Stated problem
Reproduce, word for word, everything in the Ypres text below from "For it was here, from" down to "Commonwealth War Cemetery.".

Selection

History is a strange thing. Sometimes it feels distant and abstract, a list of names and dates on dusty pages, but today history is real and tangible. Today is the centennial of the armistice which ended the Great War, and we are gathered together on the 11th hour of the 11th day of the 11th month to commemorate the fateful moment when the guns fell silent on the Western Front.

In a corner of Belgium adjacent to the sea there lies the plain of Flanders, and tucked away on the French border is a provincial town named Ypres. Winston Churchill said of Ypres:

“A more sacred place for the British race does not exist.”

For it was here, from 1914 to 1918, that the armies of the British Empire with her Belgian and French allies held the line against the invading German army for four desperate years. Although 95% of Belgium was occupied, Ypres remained free. The price of her freedom remains unthinkable: approximately one million casualties on both sides in five of the bloodiest battles in history.

The 40 km Ypres salient was shelled and blasted until no trees remained and the ground was pockmarked and cratered like the surface of the moon. The town of Ypres was utterly destroyed. The clay soil and seasonal deluges turned the battlefield into a quagmire of mud, twisted steel, and human bodies, both live and dead. Nearly 100,000 soldiers from the British Empire went missing in action with no known grave. Their names are recorded on the Menin Gate and at the Tyne Cot Commonwealth War Cemetery.

“Here are recorded names of officers and men who fell in Ypres Salient but to whom the fortune of war denied the known and honored buried given to their comrades in death.”

In honor of the dead, The Last Post is played by local firemen every night at 8 pm since the gate was opened in 1927 (except for a short hiatus during the Second World War when the tradition was continued in exile). In recent years, the Last Post has become a spectacle which has drawn thousands of people from around the world, this time in peace.

I first came to Ypres on August 4th, 2014, exactly a century after the German invasion of Belgium, one of the key events which brought Great Britain into World War One and terminated the last hope for an early settlement which could have avoided the horror. My passion for history has always attracted me to this place, hallowed ground for Canadians and peoples of all nationalities and ethnicities. The assortment of combatants is reflected by the composition of the cemeteries which dot the landscape. The dead know no prejudices.

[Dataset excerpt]

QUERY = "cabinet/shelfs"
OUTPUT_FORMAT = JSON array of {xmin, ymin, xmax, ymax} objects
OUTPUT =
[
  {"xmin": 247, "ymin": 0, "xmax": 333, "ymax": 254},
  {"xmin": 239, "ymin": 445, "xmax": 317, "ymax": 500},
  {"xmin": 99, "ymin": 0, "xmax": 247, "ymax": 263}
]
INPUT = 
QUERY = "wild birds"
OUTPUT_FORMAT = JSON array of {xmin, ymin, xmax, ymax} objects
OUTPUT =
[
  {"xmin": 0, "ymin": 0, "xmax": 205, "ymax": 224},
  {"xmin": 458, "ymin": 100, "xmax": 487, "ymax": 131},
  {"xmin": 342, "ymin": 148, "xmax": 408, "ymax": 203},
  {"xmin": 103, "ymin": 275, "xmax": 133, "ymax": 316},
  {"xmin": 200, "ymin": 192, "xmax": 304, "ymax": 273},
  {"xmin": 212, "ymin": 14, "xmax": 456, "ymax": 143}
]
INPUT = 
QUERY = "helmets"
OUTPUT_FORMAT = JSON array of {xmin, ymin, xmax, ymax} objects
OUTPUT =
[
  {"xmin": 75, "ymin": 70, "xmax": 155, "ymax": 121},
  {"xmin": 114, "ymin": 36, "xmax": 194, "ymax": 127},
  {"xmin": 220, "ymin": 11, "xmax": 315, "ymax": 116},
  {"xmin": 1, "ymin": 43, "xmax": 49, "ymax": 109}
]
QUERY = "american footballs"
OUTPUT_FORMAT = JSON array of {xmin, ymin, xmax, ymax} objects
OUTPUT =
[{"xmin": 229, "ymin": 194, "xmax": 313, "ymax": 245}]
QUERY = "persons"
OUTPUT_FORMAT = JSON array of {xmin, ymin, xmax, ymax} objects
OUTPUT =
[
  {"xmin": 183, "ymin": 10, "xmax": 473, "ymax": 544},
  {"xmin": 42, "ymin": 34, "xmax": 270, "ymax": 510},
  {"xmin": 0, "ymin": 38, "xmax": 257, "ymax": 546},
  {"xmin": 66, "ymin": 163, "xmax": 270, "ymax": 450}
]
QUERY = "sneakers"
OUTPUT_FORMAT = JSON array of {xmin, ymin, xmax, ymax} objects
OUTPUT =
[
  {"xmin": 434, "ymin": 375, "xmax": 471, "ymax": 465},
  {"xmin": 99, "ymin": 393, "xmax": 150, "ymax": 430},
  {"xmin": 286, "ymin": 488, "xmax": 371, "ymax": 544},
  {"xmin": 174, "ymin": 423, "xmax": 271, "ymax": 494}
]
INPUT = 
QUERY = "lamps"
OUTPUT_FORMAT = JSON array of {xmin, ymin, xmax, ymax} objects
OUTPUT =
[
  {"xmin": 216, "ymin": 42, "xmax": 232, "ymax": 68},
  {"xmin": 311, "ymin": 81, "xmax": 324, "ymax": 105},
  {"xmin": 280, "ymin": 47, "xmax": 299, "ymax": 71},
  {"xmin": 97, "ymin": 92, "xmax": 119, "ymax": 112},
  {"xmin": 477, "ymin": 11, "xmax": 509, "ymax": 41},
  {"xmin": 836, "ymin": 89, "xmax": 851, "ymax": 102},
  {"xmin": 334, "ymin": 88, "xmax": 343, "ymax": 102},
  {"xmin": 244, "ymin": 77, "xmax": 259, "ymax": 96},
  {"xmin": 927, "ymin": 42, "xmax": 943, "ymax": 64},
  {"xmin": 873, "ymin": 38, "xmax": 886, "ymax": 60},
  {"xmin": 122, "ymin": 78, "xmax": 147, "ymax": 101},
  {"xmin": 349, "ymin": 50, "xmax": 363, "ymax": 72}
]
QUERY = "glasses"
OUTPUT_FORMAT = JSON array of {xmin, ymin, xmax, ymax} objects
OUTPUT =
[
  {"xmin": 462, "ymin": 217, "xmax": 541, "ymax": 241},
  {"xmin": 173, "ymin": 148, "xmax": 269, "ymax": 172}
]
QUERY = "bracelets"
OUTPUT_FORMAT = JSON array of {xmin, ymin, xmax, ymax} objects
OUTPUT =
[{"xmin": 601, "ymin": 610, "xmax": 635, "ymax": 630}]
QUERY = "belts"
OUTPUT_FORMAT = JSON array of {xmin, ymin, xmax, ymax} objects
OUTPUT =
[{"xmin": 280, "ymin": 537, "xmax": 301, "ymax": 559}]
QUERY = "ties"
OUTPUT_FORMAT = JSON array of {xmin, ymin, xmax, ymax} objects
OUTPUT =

Finished task
For it was here, from 1914 to 1918, that the armies of the British Empire with her Belgian and French allies held the line against the invading German army for four desperate years. Although 95% of Belgium was occupied, Ypres remained free. The price of her freedom remains unthinkable: approximately one million casualties on both sides in five of the bloodiest battles in history.

The 40 km Ypres salient was shelled and blasted until no trees remained and the ground was pockmarked and cratered like the surface of the moon. The town of Ypres was utterly destroyed. The clay soil and seasonal deluges turned the battlefield into a quagmire of mud, twisted steel, and human bodies, both live and dead. Nearly 100,000 soldiers from the British Empire went missing in action with no known grave. Their names are recorded on the Menin Gate and at the Tyne Cot Commonwealth War Cemetery.